* _What to do_:
(a) Rewrite the essay on Donald Trump starting with "Donald Trump and" and going on through "boundaries and traditions.", putting "the Trump phenomenon" wherever "Trumpism" appears.
(b) Which two American figures does the essay on Donald Trump name as examples of how he might be seen as a uniquely American character?

begin Document passage

Donald Trump and the Politics of Personality: To Understand Trumpism, Look Abroad!
J.D., Harvard Law School
Litt.D. (honoris causa), University of Malta
Despite the deluge of articles, tweets, photos, and jokes about Donald Trump, there has been very little discussion of the obvious parallels to Trump and Trumpism in other countries. Perhaps, this is because it’s easier either to idolize Trump or dismiss him if one considers him a uniquely American character – a modern P.T. Barnum, or a Jay Gatsby. The Donald is an American product, of course. But we will never understand him or appreciate the seriousness of his campaign unless we look at similar figures outside our own boundaries and traditions.
Here is a quiz. Who am I talking about when I describe an ambitious political figure as:
(a) an enormously wealthy businessman with many super-rich friends
(b) an outsized personality who uses his charisma to fascinate the media and create a cult of admirers
(c) a would-be ruler who despises traditional political parties and prefers to create his own “anti-party” movement
(d) a big-business conservative who nevertheless believes in an activist government with a strong executive branch
(e) a demagogic nationalist, unfriendly to would-be immigrants, who promises to project his own nation’s power throughout the world
(f) a special friend of the Israeli right wing and its current leader, Mr. Netanyahu, and
(g) a sexual adventurer famous for making vulgar remarks about women, some of whom are attracted to him anyway.

end Document passage
begin Provided records

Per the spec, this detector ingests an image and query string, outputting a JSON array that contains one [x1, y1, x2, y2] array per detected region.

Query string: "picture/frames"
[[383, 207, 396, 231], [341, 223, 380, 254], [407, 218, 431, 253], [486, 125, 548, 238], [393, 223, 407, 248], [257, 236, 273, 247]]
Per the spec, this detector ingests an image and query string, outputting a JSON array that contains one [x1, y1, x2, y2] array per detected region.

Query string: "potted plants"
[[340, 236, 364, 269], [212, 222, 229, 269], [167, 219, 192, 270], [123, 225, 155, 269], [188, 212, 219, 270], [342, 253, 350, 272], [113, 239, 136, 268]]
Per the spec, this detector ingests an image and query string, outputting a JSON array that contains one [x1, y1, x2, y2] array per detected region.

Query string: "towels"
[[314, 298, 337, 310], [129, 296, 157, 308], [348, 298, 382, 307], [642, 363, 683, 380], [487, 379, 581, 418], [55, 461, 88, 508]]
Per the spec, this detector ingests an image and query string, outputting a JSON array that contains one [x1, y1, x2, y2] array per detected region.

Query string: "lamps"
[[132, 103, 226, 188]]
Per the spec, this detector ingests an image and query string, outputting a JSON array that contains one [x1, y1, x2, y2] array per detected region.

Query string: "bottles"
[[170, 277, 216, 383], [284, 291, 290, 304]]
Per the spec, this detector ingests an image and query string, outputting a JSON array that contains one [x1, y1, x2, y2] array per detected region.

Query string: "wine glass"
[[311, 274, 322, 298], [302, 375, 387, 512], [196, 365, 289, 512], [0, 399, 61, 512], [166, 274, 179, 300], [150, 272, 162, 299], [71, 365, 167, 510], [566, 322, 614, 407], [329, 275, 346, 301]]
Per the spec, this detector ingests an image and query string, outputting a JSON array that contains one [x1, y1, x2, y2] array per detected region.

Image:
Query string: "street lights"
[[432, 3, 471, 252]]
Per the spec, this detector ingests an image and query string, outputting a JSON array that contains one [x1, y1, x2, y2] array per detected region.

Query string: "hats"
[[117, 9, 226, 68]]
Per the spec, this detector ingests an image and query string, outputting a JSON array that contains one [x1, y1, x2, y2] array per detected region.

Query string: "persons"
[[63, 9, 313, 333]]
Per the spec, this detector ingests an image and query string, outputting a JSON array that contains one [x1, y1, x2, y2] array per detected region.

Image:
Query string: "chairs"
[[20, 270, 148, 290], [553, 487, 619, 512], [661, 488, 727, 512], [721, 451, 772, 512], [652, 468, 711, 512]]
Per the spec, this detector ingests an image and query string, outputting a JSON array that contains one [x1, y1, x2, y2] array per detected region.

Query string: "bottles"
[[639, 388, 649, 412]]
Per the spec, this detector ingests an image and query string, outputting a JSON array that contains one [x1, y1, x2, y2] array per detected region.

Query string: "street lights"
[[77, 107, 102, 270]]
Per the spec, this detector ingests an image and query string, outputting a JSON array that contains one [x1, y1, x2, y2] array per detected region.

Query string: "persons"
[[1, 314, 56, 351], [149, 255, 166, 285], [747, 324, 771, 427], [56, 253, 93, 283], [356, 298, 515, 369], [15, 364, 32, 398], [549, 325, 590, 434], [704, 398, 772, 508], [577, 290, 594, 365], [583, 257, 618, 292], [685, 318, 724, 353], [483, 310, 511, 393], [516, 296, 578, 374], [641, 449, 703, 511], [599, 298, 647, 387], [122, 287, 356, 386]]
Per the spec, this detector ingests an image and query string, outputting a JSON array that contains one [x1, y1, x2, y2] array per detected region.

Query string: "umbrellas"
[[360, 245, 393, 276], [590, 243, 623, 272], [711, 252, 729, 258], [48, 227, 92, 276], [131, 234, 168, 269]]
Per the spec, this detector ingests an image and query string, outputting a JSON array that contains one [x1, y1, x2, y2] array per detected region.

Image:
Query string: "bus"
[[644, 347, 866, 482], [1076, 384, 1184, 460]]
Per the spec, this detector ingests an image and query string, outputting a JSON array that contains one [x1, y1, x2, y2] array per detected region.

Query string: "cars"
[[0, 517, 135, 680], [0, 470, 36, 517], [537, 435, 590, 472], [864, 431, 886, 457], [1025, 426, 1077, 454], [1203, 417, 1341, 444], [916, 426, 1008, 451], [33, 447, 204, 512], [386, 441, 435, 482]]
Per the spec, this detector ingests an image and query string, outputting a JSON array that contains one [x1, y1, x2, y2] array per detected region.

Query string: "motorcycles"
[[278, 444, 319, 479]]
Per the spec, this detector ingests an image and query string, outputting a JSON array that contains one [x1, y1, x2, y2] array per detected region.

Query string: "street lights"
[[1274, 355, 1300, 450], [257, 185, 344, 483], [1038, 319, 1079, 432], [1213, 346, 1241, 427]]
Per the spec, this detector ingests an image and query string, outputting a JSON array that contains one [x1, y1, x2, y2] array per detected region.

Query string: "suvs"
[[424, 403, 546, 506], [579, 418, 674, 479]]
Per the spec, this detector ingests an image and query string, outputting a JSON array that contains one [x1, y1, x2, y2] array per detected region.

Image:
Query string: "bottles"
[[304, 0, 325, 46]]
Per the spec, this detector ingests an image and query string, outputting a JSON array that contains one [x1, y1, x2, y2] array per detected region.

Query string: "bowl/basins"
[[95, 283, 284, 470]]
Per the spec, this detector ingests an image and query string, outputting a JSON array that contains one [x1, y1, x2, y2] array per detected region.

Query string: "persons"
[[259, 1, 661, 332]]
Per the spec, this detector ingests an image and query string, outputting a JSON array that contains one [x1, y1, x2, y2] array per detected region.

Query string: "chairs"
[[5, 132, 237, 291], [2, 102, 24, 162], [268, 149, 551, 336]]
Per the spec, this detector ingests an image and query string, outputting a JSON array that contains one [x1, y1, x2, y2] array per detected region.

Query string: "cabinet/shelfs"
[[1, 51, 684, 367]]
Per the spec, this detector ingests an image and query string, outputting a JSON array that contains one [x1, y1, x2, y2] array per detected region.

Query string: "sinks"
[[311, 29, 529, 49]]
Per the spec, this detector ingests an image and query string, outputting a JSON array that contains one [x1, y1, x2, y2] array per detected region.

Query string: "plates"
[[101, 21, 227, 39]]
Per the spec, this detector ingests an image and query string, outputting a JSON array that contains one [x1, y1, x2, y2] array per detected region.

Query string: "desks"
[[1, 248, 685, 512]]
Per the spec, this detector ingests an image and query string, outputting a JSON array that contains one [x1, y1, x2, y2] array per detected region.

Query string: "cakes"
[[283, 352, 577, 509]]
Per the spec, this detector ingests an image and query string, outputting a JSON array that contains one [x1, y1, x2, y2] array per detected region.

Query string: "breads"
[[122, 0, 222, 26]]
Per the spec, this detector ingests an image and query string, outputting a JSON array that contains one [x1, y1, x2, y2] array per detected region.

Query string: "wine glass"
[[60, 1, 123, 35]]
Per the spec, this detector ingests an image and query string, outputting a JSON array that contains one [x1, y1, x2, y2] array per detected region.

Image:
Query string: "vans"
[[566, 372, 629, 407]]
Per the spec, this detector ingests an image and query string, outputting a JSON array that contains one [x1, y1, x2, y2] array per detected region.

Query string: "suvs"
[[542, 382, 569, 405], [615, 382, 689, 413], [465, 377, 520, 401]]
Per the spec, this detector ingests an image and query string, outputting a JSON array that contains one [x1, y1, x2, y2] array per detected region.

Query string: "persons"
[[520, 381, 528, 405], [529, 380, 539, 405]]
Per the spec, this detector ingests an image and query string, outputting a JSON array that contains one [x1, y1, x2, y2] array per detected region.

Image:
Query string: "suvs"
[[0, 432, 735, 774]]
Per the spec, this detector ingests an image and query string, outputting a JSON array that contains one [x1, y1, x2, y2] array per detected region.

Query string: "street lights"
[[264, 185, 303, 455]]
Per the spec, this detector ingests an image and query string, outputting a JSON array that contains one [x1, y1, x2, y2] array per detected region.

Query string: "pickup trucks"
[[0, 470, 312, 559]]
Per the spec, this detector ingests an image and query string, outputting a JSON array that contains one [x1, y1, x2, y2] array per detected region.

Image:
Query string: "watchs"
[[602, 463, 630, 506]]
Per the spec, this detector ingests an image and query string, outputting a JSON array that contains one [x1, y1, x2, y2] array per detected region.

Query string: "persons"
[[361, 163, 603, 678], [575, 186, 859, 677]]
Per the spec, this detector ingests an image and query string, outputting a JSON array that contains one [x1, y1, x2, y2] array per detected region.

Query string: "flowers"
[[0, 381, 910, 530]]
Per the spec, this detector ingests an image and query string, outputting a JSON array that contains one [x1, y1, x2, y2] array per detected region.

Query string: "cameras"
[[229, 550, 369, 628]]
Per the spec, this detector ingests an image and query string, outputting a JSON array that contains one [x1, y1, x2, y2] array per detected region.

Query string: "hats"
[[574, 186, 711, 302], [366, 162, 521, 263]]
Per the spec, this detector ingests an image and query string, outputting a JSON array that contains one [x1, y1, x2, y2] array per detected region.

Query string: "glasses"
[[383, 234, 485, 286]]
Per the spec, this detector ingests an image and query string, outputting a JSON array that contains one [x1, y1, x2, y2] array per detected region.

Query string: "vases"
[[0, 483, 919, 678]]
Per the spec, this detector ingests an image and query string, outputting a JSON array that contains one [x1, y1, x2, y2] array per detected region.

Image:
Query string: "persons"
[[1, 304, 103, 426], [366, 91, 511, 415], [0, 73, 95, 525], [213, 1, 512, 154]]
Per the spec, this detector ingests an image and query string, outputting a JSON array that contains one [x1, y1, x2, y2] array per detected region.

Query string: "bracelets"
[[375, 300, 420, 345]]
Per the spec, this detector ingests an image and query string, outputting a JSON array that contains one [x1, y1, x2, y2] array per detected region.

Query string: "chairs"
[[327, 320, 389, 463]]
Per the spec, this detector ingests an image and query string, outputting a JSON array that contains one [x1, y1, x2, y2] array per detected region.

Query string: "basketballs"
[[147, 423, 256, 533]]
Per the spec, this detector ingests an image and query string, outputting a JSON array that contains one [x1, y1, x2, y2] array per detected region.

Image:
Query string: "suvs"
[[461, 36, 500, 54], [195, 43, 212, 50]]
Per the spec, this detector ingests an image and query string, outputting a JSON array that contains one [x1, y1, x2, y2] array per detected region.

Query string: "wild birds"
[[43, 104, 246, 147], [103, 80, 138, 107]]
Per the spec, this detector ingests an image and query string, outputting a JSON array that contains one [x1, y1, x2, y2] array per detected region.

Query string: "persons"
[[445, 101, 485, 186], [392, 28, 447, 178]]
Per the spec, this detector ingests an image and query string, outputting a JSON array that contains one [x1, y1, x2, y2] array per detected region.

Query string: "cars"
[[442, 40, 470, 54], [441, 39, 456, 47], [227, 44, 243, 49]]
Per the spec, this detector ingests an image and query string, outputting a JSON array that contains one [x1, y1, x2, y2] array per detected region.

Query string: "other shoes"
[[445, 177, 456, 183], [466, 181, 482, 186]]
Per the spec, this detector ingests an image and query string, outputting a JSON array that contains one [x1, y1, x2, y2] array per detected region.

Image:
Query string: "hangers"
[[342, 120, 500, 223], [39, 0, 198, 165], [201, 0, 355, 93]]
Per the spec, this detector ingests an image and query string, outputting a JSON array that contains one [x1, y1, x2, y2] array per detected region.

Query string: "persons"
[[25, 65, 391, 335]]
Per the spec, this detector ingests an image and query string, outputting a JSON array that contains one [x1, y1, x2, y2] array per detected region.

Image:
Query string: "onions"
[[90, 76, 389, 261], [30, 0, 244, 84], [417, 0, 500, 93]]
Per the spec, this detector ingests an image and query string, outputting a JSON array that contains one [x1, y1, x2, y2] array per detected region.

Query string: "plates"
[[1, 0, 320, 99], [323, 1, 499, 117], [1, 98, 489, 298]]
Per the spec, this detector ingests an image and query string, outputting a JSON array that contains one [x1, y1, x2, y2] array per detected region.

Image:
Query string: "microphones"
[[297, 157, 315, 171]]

end Provided records

* _Solutions to the tasks_:
(a)
Donald Trump and the Politics of Personality: To Understand the Trump phenomenon, Look Abroad!
J.D., Harvard Law School
Litt.D. (honoris causa), University of Malta
Despite the deluge of articles, tweets, photos, and jokes about Donald Trump, there has been very little discussion of the obvious parallels to Trump and the Trump phenomenon in other countries. Perhaps, this is because it’s easier either to idolize Trump or dismiss him if one considers him a uniquely American character – a modern P.T. Barnum, or a Jay Gatsby. The Donald is an American product, of course. But we will never understand him or appreciate the seriousness of his campaign unless we look at similar figures outside our own boundaries and traditions.

(b) P.T. Barnum and Jay Gatsby.